Flour. Oil. Water. Salt.
Four ingredients. That’s all it takes to make matzah.
Matzah can be made quickly. It is the food of the Passover, the final meal before leaving Egypt (Mitzrayim: the narrow place), in haste. Matzah reminds us of God’s provision to go forth from the place of enslavement we thought we would be stuck in forever.
Matzah is a bread without extras. It is a word rooted in matsas, meaning to drain out. It doesn’t have yeast or nuts or sugar- it contains only the simplest of nourishment. Matzah separates our wants from our needs- and gives us what we need.
Matzah is a reminder of what is essential. It invites us to think about the bread what kind of bread we are hungry for.
In Hebrew, the word for bread is lechem, rooted in lacham- to battle or go to war.
How often does our hunger lead us to the bread of war? To the scarcity mindset that says we have to fight for our provision? That there are only so many pieces of the pie? That there isn’t enough to go around? That our wants are our needs? That we need more, and have to take up arms or push for control in order to have it?
Matzah is a different kind of bread.
“You shall eat no leavened bread with it. Seven days you shall eat matzah, the bread of affliction—for you came out of the land of Egypt in haste—that all the days of your life you may remember the day when you came out of the land of Egypt.” - Deuteronomy 16:3
Matzah is not the bread of war- it is the bread of anah- affliction, humility, or poverty.
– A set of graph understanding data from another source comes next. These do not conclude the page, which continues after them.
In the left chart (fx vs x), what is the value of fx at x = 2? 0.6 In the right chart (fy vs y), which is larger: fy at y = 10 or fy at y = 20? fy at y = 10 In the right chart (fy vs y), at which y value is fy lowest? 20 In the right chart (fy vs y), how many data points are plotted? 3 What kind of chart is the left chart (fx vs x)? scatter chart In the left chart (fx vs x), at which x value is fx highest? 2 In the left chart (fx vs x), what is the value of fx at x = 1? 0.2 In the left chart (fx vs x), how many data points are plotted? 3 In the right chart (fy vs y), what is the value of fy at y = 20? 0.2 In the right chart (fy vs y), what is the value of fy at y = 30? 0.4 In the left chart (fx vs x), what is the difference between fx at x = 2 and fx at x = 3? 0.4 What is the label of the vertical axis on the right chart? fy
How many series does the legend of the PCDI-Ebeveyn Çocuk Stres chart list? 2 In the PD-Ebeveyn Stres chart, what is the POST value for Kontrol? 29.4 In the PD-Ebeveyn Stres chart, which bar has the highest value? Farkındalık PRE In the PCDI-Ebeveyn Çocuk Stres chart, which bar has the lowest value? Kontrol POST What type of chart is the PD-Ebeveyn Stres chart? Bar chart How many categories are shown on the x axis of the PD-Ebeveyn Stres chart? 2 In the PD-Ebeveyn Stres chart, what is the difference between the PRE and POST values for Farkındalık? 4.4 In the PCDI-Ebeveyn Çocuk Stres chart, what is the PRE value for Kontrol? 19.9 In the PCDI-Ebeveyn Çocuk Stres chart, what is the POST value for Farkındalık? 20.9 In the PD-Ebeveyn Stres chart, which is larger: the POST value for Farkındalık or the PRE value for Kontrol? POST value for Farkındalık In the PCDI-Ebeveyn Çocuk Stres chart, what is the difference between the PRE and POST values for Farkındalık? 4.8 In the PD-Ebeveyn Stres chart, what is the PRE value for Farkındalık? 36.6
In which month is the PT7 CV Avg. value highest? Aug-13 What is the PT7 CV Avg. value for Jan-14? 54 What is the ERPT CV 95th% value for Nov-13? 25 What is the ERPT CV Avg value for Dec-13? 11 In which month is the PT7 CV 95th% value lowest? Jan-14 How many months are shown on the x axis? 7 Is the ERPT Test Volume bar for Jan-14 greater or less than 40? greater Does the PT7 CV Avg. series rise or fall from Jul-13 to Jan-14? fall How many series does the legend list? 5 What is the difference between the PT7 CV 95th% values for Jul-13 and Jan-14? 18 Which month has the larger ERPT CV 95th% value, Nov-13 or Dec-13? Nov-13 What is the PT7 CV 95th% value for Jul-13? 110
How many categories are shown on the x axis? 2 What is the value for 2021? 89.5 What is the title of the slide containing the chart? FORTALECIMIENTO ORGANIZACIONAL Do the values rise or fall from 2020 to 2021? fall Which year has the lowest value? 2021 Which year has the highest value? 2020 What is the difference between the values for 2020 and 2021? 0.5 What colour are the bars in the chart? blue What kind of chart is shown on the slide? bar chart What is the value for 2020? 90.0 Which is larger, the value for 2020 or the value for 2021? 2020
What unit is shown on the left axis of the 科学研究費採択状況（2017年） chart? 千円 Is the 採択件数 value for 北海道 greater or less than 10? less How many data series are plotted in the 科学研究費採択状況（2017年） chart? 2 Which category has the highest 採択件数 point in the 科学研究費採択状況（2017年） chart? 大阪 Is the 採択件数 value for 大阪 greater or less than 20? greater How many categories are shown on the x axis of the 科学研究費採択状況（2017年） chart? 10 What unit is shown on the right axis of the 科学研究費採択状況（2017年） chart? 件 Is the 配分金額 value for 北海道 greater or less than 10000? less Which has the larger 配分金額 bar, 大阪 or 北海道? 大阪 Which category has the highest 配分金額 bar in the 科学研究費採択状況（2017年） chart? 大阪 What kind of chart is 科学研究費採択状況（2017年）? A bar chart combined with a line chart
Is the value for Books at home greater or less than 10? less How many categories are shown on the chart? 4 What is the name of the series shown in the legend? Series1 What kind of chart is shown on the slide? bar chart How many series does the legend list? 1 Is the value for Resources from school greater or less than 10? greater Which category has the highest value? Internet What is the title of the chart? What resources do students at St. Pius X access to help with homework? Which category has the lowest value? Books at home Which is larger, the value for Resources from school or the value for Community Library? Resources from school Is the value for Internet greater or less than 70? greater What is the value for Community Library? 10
Matzah is a bread that tells us we don’t have to join the powers that fight for more- we can join those that leave in faith that the bread we have is enough.
Matzah asks us to examine the cost of living in the narrow places of oppression- and to remember that there is another way. That God is inviting us to freedom. That we can trust that we will be given what we need. That humans do not need to be treated as commodities or barriers. That there is enough provision to go around.
When the Messiah comes, Luke tells us he is born in Bethlehem- the house of bread. But he is born into poverty. His life, even from the very beginning, challenges us with a question: what kind of bread will I build my house upon?
The day before his death, that same Messiah eats a Passover meal...
“And as they were eating, he took bread, and after blessing it broke it and gave it to them, and said, ‘Take; this is my body.’” - Mark 14:22
Jesus holds up matzah, the bread of humility, and says, “This is me. Eat this bread.” Join me in remembering what is essential. Be fed from my example. Ingest a way of being that refuses to treat humans as anything other than beloved. Don’t fight for bread with the oppressors. Take this bread and walk out with me as we liberate the oppressed.
As we continue to celebrate Easter, may we honor Jesus by chewing on the bread he offers. Let’s continue to celebrate with the delicious food around our table. But instead of being numbed by the excess, let’s let the flavors of freedom fill our mouths. Let’s offer generosity. Let’s risk walking away from power. Let’s wonder how we can all take another step towards freedom and flourishing for all.